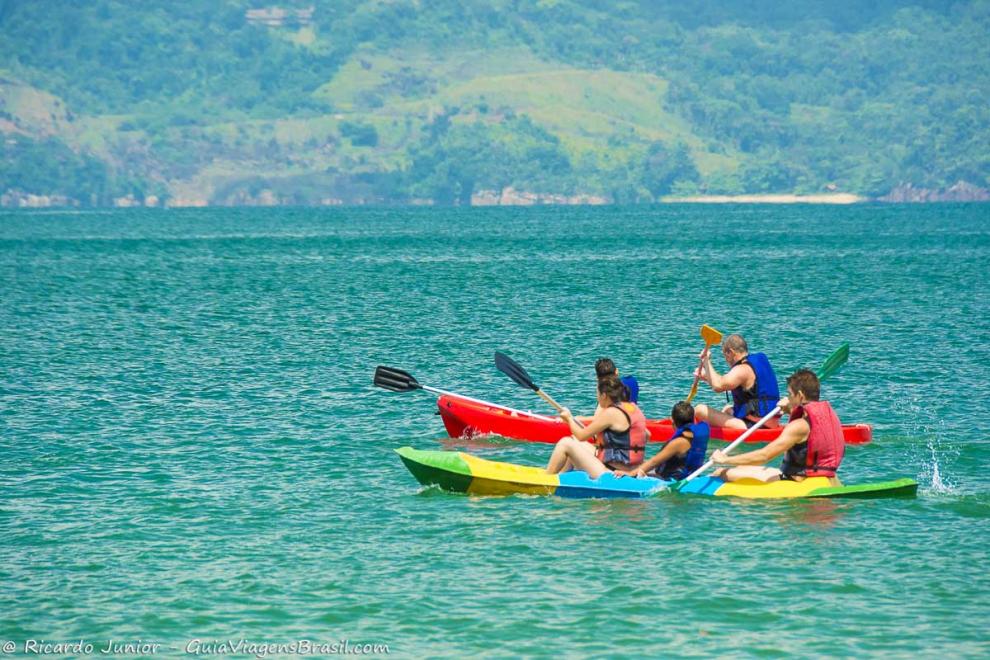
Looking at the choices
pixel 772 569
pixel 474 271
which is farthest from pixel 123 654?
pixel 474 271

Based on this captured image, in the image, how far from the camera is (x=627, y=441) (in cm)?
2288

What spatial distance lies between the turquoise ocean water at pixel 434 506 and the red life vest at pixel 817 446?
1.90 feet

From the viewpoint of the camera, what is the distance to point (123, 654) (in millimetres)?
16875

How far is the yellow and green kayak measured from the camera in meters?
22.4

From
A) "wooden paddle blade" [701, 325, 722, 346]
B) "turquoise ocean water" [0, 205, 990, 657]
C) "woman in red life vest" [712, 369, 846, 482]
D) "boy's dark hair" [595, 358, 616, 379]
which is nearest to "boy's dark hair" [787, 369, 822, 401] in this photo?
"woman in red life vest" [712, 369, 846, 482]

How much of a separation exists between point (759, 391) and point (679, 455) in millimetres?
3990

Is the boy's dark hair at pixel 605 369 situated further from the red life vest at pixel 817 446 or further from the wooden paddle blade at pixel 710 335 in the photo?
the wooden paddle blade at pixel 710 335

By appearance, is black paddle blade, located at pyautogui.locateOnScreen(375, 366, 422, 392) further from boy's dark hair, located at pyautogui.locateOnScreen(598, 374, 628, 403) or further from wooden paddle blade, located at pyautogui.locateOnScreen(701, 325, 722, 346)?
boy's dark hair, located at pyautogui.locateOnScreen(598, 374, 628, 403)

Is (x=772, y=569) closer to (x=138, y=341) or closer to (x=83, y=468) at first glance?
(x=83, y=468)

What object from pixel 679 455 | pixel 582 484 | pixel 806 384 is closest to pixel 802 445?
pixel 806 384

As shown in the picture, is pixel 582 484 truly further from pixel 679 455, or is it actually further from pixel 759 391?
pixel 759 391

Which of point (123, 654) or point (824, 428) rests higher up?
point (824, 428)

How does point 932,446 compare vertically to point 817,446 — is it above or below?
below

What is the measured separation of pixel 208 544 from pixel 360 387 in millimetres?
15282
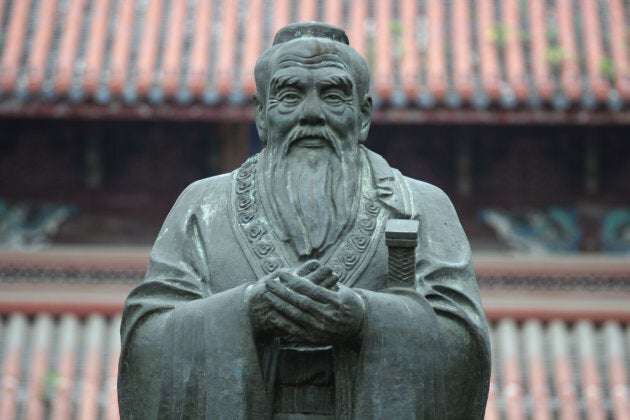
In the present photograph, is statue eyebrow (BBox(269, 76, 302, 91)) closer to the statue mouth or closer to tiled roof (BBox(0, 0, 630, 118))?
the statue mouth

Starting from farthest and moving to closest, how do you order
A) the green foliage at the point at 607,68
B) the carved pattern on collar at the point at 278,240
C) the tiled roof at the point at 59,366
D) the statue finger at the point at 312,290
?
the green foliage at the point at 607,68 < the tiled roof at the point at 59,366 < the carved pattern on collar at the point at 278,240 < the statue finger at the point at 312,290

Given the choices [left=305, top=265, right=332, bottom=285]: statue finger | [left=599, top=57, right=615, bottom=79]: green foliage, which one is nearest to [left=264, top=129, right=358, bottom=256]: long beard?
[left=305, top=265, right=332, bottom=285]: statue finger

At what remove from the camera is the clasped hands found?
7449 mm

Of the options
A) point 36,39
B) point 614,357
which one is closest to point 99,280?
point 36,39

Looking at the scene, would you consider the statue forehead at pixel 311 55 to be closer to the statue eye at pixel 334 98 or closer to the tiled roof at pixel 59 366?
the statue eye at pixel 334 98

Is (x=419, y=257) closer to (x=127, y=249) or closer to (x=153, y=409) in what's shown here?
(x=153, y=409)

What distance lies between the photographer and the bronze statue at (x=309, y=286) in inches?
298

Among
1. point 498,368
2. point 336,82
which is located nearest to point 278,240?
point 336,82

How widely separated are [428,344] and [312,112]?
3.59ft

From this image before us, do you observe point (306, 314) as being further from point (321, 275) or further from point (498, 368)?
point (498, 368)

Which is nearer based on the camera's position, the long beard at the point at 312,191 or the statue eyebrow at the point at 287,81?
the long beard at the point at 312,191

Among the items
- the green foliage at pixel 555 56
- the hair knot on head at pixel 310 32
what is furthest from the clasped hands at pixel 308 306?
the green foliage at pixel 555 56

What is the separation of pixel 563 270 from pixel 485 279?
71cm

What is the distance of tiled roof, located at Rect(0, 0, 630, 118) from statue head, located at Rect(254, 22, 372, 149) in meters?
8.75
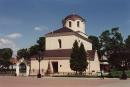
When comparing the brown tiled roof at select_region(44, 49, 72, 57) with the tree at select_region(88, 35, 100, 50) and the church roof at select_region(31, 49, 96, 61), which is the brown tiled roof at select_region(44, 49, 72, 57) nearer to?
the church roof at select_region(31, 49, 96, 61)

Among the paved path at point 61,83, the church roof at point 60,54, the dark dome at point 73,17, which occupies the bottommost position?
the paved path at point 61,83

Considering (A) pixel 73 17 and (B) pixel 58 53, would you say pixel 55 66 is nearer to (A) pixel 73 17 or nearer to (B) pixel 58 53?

⁂

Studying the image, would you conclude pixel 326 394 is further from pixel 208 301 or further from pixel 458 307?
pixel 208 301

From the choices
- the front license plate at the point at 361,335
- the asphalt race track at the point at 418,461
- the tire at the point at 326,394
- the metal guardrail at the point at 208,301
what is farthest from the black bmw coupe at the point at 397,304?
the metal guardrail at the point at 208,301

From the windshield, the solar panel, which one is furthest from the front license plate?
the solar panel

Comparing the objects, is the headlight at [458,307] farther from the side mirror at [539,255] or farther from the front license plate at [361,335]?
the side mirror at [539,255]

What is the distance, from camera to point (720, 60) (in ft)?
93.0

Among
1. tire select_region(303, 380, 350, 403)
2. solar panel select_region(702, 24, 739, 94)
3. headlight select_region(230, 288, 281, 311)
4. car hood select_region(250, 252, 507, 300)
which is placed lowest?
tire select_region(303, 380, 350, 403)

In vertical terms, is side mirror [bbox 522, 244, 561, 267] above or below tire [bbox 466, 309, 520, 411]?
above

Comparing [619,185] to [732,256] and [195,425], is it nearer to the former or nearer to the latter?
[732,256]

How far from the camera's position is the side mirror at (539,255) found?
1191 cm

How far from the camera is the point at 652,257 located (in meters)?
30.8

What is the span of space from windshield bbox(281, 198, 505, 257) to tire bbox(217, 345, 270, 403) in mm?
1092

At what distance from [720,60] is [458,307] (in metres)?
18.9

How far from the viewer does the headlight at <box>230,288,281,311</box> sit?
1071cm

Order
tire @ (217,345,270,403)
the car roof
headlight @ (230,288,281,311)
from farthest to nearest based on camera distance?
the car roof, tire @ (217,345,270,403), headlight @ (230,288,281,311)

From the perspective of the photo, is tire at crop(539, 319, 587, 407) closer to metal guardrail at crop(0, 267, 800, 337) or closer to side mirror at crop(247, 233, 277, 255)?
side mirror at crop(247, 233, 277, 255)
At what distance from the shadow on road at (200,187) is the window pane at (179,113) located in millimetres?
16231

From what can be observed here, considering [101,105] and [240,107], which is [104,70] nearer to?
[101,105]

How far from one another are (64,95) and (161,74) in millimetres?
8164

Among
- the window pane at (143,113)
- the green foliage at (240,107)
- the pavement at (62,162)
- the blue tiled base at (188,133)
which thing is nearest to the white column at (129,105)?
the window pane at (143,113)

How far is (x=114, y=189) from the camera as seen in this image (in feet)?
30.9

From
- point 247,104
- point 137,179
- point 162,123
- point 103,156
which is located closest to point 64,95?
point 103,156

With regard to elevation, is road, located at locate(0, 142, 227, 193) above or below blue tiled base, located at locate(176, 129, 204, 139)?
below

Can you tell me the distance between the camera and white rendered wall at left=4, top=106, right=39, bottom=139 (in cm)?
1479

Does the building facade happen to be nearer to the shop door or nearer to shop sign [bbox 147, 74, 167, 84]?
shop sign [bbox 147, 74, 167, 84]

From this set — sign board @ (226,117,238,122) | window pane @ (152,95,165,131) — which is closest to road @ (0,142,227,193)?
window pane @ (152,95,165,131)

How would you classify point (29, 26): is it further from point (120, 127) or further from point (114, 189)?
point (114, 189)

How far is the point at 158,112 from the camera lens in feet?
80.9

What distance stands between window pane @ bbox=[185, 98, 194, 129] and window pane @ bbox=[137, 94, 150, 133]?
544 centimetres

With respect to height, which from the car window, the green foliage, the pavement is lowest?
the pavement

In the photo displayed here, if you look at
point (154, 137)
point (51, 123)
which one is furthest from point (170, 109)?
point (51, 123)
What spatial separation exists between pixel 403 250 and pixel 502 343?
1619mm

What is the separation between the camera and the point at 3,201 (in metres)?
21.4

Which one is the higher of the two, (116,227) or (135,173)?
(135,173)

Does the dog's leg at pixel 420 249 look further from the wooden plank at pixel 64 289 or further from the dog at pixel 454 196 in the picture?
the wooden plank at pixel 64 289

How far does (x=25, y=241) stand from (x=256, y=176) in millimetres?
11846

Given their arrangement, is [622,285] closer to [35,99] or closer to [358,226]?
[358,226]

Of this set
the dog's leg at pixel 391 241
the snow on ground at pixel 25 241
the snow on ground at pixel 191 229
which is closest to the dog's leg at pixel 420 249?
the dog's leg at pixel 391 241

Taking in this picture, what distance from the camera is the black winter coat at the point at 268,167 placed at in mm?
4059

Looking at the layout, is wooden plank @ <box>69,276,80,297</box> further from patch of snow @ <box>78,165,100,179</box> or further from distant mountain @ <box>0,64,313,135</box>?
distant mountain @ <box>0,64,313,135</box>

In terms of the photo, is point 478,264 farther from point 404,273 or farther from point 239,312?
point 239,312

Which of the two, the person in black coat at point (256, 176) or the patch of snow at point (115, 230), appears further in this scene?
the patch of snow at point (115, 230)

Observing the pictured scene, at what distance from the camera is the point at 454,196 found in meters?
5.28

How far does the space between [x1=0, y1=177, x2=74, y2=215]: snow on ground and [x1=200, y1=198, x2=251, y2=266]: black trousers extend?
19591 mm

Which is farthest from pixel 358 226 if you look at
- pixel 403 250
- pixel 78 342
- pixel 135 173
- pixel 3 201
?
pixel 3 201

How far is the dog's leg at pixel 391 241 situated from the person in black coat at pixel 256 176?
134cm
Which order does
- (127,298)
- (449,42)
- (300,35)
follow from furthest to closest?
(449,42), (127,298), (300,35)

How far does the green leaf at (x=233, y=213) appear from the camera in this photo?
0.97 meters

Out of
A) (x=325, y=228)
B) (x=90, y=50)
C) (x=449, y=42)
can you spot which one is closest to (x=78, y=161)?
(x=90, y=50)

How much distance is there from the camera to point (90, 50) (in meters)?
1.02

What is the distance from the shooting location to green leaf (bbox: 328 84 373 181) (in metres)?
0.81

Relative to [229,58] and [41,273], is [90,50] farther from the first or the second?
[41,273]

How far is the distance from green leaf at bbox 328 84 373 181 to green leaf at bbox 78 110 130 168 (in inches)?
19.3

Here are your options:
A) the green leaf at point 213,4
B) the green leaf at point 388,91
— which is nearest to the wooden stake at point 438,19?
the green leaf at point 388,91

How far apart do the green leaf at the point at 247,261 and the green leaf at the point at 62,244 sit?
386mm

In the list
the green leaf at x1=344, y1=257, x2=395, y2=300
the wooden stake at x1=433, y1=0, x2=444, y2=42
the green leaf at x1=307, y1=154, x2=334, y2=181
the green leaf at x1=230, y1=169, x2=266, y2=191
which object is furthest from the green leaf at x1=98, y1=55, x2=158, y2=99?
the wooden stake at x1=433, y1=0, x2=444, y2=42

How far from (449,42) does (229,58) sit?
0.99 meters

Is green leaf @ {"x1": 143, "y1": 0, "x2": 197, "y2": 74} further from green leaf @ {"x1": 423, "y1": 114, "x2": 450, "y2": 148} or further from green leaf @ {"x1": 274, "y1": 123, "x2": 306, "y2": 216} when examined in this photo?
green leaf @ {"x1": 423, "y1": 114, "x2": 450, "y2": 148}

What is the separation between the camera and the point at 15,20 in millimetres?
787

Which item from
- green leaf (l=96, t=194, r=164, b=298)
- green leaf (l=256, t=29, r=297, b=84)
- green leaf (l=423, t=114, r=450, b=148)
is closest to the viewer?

⁂

> WRITTEN REQUEST
Copy out the items starting at the line containing "How far apart" and ending at the line containing "0.99 meters", both of those lines included, exactly as they appear.

> PROBLEM SOLUTION
How far apart do the green leaf at the point at 247,261 and the green leaf at the point at 62,244 sit?
386mm

In the list
the green leaf at x1=344, y1=257, x2=395, y2=300
the wooden stake at x1=433, y1=0, x2=444, y2=42
the green leaf at x1=307, y1=154, x2=334, y2=181
the green leaf at x1=230, y1=169, x2=266, y2=191
which object is furthest from the green leaf at x1=98, y1=55, x2=158, y2=99?
the wooden stake at x1=433, y1=0, x2=444, y2=42

How far from (449,42) does (229,58) sit?
0.99 meters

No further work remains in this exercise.